[start]

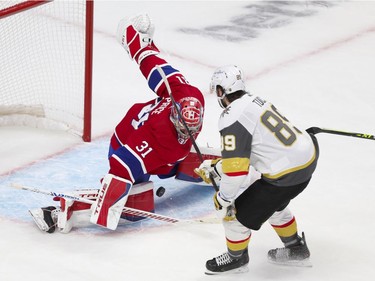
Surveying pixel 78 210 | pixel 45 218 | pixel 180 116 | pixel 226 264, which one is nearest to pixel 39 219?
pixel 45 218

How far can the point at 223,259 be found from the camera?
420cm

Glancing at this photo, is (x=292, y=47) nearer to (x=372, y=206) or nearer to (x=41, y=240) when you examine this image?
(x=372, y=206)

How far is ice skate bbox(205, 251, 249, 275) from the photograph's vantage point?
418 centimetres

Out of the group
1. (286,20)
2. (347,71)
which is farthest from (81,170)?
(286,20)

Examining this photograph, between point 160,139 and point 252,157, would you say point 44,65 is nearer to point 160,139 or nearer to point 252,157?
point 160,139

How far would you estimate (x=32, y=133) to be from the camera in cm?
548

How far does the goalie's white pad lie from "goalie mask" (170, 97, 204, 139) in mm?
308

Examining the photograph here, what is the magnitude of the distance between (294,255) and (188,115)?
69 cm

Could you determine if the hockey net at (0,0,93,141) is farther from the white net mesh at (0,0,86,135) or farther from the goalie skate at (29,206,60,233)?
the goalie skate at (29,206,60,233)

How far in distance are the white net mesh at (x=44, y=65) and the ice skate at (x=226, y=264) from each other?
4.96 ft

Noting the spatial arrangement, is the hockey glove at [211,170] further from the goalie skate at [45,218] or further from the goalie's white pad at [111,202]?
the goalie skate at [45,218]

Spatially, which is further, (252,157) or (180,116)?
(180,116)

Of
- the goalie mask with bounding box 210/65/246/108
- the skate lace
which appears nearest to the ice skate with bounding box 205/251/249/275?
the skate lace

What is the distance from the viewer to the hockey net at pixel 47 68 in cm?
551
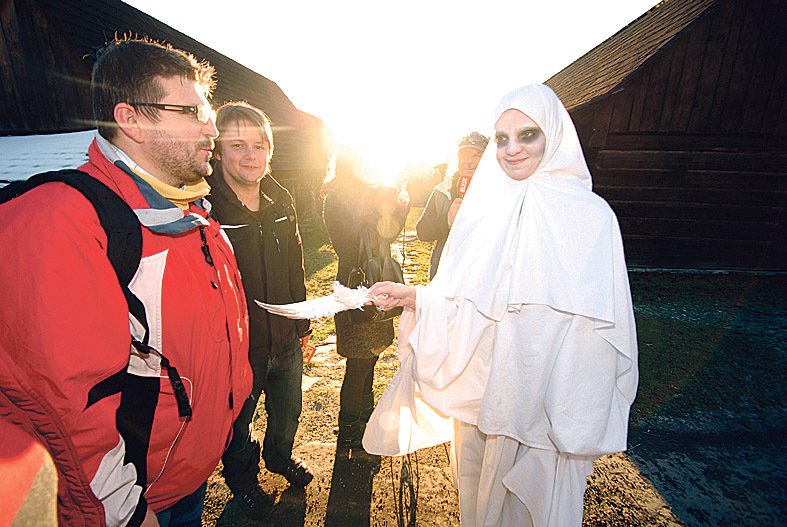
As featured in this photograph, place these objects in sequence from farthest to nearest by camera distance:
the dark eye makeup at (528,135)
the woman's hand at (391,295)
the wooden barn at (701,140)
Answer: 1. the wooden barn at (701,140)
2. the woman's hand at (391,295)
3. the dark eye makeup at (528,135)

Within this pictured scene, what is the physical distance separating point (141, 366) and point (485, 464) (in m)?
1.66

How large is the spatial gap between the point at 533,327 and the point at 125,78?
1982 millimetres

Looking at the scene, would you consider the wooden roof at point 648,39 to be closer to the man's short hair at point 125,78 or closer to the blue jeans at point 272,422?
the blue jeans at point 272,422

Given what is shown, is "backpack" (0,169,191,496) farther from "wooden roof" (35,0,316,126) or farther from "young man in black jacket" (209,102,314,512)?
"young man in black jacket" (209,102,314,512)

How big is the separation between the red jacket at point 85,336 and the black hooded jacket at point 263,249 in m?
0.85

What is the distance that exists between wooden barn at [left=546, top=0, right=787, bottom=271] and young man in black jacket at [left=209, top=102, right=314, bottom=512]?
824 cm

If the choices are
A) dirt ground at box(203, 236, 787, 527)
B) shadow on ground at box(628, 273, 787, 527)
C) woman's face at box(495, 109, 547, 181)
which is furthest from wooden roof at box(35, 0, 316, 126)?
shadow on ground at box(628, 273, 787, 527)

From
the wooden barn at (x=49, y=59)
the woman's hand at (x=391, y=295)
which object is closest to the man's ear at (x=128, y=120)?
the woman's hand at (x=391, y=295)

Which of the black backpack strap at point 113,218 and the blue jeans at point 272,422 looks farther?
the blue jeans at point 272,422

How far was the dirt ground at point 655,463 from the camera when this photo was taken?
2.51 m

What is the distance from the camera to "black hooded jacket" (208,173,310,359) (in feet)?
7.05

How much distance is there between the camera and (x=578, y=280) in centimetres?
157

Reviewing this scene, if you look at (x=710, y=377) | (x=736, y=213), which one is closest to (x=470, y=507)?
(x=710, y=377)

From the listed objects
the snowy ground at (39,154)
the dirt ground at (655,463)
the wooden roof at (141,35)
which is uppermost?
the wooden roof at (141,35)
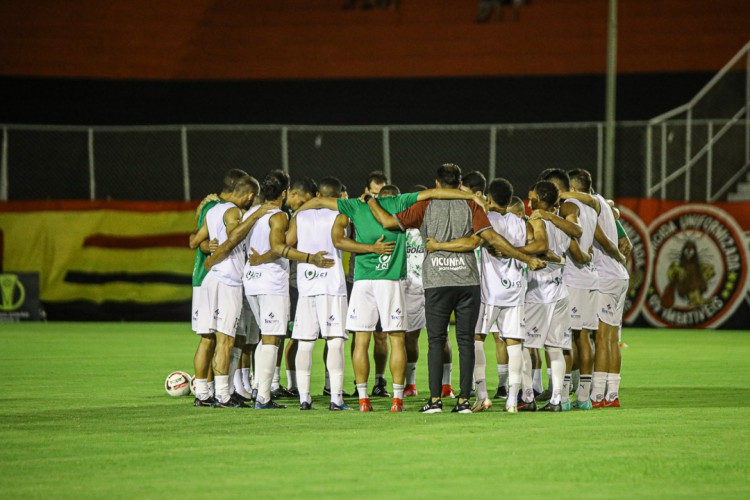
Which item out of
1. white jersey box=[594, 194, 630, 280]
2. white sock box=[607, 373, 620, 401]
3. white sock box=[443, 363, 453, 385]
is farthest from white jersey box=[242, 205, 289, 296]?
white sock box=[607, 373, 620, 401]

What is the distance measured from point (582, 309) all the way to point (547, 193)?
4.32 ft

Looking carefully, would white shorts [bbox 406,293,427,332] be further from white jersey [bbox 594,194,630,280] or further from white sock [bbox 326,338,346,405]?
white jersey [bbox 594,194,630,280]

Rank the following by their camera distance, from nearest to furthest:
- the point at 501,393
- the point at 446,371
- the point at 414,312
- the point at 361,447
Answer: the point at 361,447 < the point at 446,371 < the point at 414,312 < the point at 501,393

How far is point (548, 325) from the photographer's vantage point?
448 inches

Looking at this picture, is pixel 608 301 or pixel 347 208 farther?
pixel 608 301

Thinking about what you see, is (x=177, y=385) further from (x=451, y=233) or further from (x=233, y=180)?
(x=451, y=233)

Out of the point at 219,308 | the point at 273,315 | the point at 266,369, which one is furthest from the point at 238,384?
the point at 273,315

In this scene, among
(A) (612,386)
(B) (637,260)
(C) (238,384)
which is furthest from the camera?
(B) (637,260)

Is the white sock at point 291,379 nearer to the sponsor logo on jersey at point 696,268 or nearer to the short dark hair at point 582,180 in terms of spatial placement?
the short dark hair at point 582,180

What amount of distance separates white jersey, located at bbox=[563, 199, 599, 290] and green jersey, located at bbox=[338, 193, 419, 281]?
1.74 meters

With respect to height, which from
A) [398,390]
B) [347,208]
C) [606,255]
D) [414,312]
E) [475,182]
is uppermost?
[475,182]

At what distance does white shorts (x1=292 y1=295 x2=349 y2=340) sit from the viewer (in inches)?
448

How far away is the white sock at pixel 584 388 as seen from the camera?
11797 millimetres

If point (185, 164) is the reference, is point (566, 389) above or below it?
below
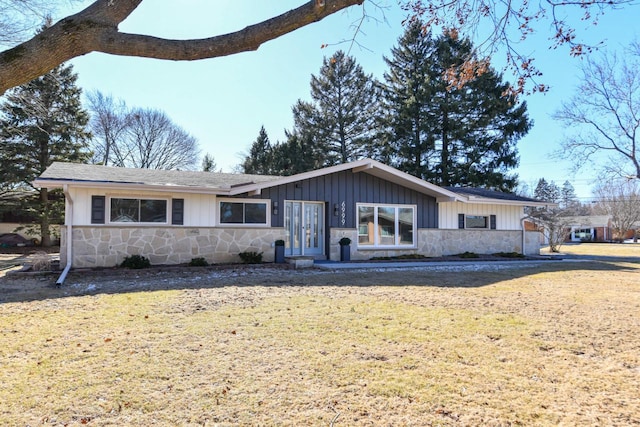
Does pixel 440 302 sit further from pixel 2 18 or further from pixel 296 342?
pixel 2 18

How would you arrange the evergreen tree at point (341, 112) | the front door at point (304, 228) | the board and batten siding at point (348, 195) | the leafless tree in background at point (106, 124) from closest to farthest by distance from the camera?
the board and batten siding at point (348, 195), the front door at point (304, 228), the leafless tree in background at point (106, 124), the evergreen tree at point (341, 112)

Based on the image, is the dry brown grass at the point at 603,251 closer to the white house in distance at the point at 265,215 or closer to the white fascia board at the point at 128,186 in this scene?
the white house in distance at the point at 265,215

[end]

Copy the data verbatim, starting at its first line and continuing through the line that contains "1982 millimetres", both included. Omit the pictures.

Surveying pixel 78 210 | pixel 45 218 | pixel 180 116 | pixel 226 264, which one is nearest to pixel 39 219?
pixel 45 218

How far can the point at 223,259 be found from the camera?
420cm

Glancing at this photo, is (x=292, y=47) nearer to (x=372, y=206) or nearer to (x=41, y=240) when you examine this image?
(x=372, y=206)

How far is ice skate bbox(205, 251, 249, 275) from the photograph's vantage point?
418 centimetres

Out of the group
1. (286,20)
2. (347,71)
which is farthest from (81,170)?
(286,20)

Examining this photograph, between point 160,139 and point 252,157, would you say point 44,65 is nearer to point 160,139 or nearer to point 252,157?
point 160,139

How far would you estimate (x=32, y=133) to be from the camera in cm?
548

How far does the goalie's white pad lie from "goalie mask" (170, 97, 204, 139) in mm?
308

Examining the photograph here, what is the magnitude of the distance between (294,255) and (188,115)?
69 cm

Could you determine if the hockey net at (0,0,93,141) is farther from the white net mesh at (0,0,86,135) or farther from the goalie skate at (29,206,60,233)?
the goalie skate at (29,206,60,233)

How far in distance are the white net mesh at (x=44, y=65) and the ice skate at (x=226, y=264) from each other?
4.96 ft

Noting the spatial arrangement, is the hockey glove at [211,170] further from the goalie skate at [45,218] or further from the goalie's white pad at [111,202]?
the goalie skate at [45,218]

Spatially, which is further, (252,157) or (180,116)?
(180,116)

Of
- the goalie mask with bounding box 210/65/246/108
- the skate lace
which appears nearest to the ice skate with bounding box 205/251/249/275?
the skate lace

What is the distance from the viewer to the hockey net at pixel 47 68 in cm?
551
As featured in this photograph, place these objects in sequence from farthest to nearest by camera distance:
the dark eye makeup at (528,135)
the woman's hand at (391,295)
the wooden barn at (701,140)
Answer: 1. the wooden barn at (701,140)
2. the woman's hand at (391,295)
3. the dark eye makeup at (528,135)

Within this pictured scene, what is the physical distance separating point (141, 366) and point (485, 464) (in m)?
1.66

How large is the spatial gap between the point at 533,327 and the point at 125,78?
1982 millimetres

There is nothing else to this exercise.